# Provided text
>> Begin

Rankireddy/Shetty and Li carry their flags into the top ten

Two new additions to the badminton world’s top tens – Satwiksairaj Rankireddy / Chirag Shetty and Michelle Li – have done what none from their nations have done for a […]

Two new additions to the badminton world’s top tens – Satwiksairaj Rankireddy / Chirag Shetty and Michelle Li – have done what none from their nations have done for a long time.

Photos: Yves Lacroix / Badmintonphoto

Reaching the world’s top ten is a major milestone in the career of any athlete.  But for the two newest additions to the top ten in the latest Badminton World Federation (BWF) rankings, it is also a milestone for the nation.

Michelle Li (pictured below) had a couple of amazing results in the past few weeks.  She made up for a failed attempt to win back her home Canada Open title by first toppling world #1 Tai Tzu Ying – and thereby reaching the semi-final of the Japan Open Super 750, the biggest final four of her career so far – and then by winning her third consecutive Pan Am Games gold medal in women’s singles.  Together with her career-best title at the Macau Open Super 300 late last year, these results have helped put Michelle Li at #9 in the women’s singles rankings, her best so far.

A few days after Li took gold in Lima, Satwiksairaj Rankireddy / Chirag Shetty (pictured top) took a  Super 500 title for the first time.  For the Indian pair, it came just less than a year after their first ever Super 100 title and these are two of the reasons they too moved up to #9 in the world.  Incidentally, the loss of those Hyderabad Open points will take them back out of the top ten next week, for the time being at least.

For both of these new top tens, there was an accompanying milestone for their nation, as well.  The Thailand Open title was the biggest doubles title for India at least since the beginning of the Superseries era in 2007.  While Gutta Jwala and Diju Valiyaveetil won a couple of Grand Prix gold titles, there appear to have been no Indian doubles winners in the pre-2007 Grand Prix era, going back to 1983.

>> End

# Problem set
[a] Answer each question from the badminton rankings article.
(i) What ranking did Michelle Li reach in women's singles?
(ii) Which player did Li defeat on her way to the Japan Open Super 750 semi-final?
(iii) What level of title did Rankireddy/Shetty win for the first time?
[b] Extend the badminton rankings article from its final sentence.

# Records provided
>> Begin

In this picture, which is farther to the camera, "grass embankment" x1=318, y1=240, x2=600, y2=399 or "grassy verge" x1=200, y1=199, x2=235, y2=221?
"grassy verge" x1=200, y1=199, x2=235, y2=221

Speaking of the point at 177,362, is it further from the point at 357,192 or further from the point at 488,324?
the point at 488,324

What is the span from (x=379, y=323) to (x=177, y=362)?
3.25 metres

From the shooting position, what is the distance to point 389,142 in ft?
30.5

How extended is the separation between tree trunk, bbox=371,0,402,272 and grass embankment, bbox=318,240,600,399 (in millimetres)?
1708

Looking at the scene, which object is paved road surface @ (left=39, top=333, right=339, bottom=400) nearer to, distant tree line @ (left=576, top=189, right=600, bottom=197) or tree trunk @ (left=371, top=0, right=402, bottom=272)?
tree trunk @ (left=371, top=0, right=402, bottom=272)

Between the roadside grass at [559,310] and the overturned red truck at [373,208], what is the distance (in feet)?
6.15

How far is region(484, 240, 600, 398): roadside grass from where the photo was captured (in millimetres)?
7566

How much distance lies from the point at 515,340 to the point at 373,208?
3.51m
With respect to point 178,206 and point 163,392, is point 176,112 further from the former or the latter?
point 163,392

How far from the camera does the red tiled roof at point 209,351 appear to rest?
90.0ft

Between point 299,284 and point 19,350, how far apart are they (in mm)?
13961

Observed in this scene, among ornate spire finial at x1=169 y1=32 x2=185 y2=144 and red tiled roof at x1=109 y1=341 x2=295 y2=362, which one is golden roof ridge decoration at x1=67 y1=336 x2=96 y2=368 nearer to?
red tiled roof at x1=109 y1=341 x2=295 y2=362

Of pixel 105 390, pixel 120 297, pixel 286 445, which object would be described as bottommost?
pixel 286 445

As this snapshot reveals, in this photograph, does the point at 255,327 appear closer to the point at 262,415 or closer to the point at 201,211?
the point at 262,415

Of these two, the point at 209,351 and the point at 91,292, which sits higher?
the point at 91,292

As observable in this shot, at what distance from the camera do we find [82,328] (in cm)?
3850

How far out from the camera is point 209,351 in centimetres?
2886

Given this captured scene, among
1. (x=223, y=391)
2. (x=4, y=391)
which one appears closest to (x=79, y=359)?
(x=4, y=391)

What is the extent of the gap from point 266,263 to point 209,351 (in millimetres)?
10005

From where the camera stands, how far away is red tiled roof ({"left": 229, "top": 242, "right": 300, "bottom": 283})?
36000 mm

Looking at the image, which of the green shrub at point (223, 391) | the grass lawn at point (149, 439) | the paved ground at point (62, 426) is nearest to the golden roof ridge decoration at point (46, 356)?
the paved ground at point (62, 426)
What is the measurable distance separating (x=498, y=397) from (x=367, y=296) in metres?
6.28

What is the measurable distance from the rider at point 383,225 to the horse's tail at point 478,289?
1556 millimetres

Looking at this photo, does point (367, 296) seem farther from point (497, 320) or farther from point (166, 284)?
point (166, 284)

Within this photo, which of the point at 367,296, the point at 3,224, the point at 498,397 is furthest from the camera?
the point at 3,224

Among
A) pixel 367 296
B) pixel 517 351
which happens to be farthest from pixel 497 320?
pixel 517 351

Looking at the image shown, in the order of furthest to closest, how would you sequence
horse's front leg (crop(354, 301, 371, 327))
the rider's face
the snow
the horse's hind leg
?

>> End

# Results for each task
[a]
(i) #9, her best so far.
(ii) Tai Tzu Ying, the world #1.
(iii) A Super 500 title.

[b]
Not only that, but we can find no Indian men’s doubles pairs ranked in the top 10 since the BWF’s continuous records begin in 2009.  India, of course, has two active singles shuttlers who have been all the way up to world #1.  But how much of a milestone this is for the new badminton power in what was once one of its weaker disciplines will remain a mystery, at least until the years of world data that were taken offline a decade ago are re-discovered.

Michelle Li’s accomplishment have a slightly clearer time frame.  No Canadian won anything higher than a Grand Prix title during the Superseries and indeed, the last pre-2007 Grand Prix title for Canadians came when Denyse Julien won the Puerto Rico Open in 2002.  That makes her Super 300 title in Macau last year the biggest for any Canadian in a long, long time.  On the other hand, a Canadian won the All England 80 years ago so it is hardly as simple as just saying it is Canada’s best ever result in world badminton.

As for ranking, archivist and photographer Yves Lacroix has come across what the International Badminton Federation called in 1981 its ‘first ever official computer ranking list’ with Canadian Wendy Carter at – coincidentally – #9.  There were other Canadians subsequently ranked in the top ten in both singles and doubles and the most recent we can verify was a #10 status in 1998 for mixed doubles pair Denyse Julien / Iain Sydie.  But certainly Michelle Li is the first Canadian – again, since the BWF’s continuous records begin in 2009 – in the top ten, but in any discipline.  In fact, she may be the first top ten Canadian this millennium.

Both players are next scheduled on court at the BWF World Championships in Basel.

Click here for the BWF World Rankings for August 6th, 2019.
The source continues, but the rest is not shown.